Records shown:

---*---

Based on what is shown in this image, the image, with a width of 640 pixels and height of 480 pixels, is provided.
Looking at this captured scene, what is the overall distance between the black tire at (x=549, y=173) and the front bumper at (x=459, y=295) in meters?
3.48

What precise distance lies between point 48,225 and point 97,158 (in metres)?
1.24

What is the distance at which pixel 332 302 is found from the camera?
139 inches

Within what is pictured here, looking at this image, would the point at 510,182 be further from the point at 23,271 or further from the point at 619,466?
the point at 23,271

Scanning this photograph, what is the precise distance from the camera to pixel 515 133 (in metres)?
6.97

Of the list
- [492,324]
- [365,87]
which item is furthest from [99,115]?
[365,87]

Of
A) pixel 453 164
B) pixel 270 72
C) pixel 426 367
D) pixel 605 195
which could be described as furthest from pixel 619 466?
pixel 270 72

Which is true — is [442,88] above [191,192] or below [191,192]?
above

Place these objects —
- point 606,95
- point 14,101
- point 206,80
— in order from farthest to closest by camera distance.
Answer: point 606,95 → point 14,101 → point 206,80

---*---

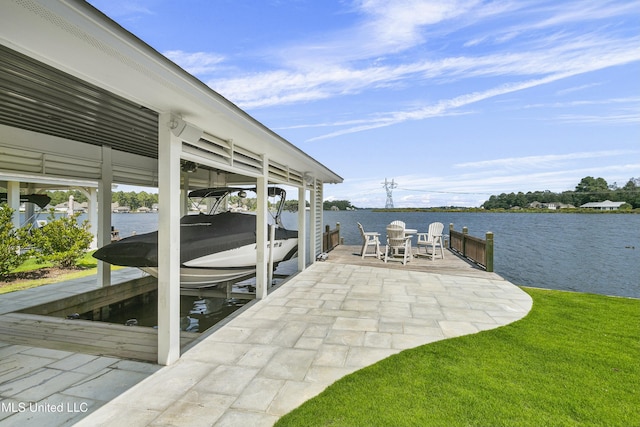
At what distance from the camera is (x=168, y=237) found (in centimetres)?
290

---*---

Exercise brief:
Copy out the lines of the listing above verbatim, starting at the line containing "Place these objects —" and continuing up to and including the line containing "Answer: point 606,95".

Solution to this problem:
Place these objects —
- point 606,95
- point 14,101
- point 206,80
— in order from farthest to closest by camera distance.
Answer: point 606,95 → point 14,101 → point 206,80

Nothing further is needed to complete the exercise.